SET OF TASKS
1. From the judicial conduct complaints text, echo the passage starting with "I would be the" and going on through "on the record.".
2. According to the judicial conduct complaints text, who filed the complaint about the judge's remark during the bail hearing?

DOCUMENT EXTRACT
Start of Block

In one case, the judge was alleged to have discriminated against men.

He acknowledged in his response to the complaint that in sentencing a woman to 12 months for embezzlement he had said he would have sentenced a man in the same circumstances to 18 months.

"I would have more accurately expressed myself, if I had said that I have great difficulty in sentencing anyone to prison, but that my difficulty is greater in the case of female persons . . . .

I would be the first to say that, in attributing a different degree of significance to mitigating factors on the basis solely of gender, I display a prejudice. I believe, however, that it is a prejudice that the vast majority of Canadians possess."

This was one of the many cases where the appropriate recourse was to an appeal, but the Chairman of the Judicial Conduct Committee put his disagreement with the judge's opinion on the record.

Complaint 7

Another case arose when a judge, hearing an application to vary a bail order so a man awaiting trial for assaulting his wife and others could spend Christmas at home, said "if she's prepared to put up with these beatings, I don't see why I should worry about it."

Responding to the complaint, which came from a social service organization and not from the wife, the judge said:

"I was trying to convey that if she and the children really wanted him back and she had no fear of him, then I felt we should go along with her request. Unfortunately it did not come out in a way that properly conveyed the message, and this I regret."

This explanation was conveyed to the complainant with the Chairman's agreement that the remark was "unfortunate."

Complaint 8

A judge meant to compliment a woman as a hard worker when he said at a dinner that she was the kind of person he would have liked as a date when he was young since she never said No. Someone in the audience, not the woman concerned, alleged sexism.

End of Block

(Dataset records)
Start of Block

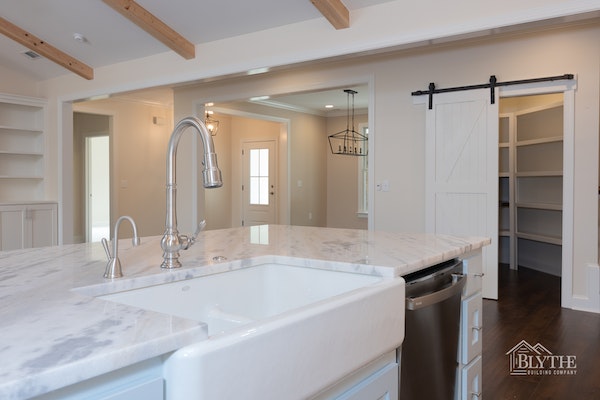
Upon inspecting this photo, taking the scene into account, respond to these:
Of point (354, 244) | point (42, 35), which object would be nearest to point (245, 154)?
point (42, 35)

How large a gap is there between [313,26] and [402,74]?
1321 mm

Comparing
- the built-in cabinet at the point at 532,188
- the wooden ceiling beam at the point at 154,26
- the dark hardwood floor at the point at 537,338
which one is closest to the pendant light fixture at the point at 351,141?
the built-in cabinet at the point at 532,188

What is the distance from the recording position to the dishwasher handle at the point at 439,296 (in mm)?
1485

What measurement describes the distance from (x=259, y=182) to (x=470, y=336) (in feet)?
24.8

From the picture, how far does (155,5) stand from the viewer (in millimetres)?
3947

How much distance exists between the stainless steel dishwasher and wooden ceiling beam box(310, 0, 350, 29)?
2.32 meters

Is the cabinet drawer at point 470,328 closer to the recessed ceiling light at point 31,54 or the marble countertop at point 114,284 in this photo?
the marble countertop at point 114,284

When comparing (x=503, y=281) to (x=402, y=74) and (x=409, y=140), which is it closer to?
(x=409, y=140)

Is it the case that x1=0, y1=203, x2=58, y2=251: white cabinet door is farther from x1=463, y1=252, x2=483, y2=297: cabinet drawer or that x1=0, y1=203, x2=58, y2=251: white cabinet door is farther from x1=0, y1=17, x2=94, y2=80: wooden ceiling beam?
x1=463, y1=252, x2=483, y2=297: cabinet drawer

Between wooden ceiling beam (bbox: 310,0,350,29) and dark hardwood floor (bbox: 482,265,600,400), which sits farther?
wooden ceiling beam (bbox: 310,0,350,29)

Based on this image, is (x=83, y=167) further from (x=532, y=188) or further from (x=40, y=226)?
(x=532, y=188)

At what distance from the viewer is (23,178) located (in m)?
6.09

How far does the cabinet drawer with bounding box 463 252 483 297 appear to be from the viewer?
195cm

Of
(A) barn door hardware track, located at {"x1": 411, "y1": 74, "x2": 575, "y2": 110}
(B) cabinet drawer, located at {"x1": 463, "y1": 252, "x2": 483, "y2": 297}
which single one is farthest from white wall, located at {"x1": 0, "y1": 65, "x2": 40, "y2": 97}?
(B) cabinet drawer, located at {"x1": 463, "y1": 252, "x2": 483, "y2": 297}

End of Block

ANSWERS TO EACH TASK
1.
I would be the first to say that, in attributing a different degree of significance to mitigating factors on the basis solely of gender, I display a prejudice. I believe, however, that it is a prejudice that the vast majority of Canadians possess."

This was one of the many cases where the appropriate recourse was to an appeal, but the Chairman of the Judicial Conduct Committee put his disagreement with the judge's opinion on the record.

2. A social service organization filed it, not the wife.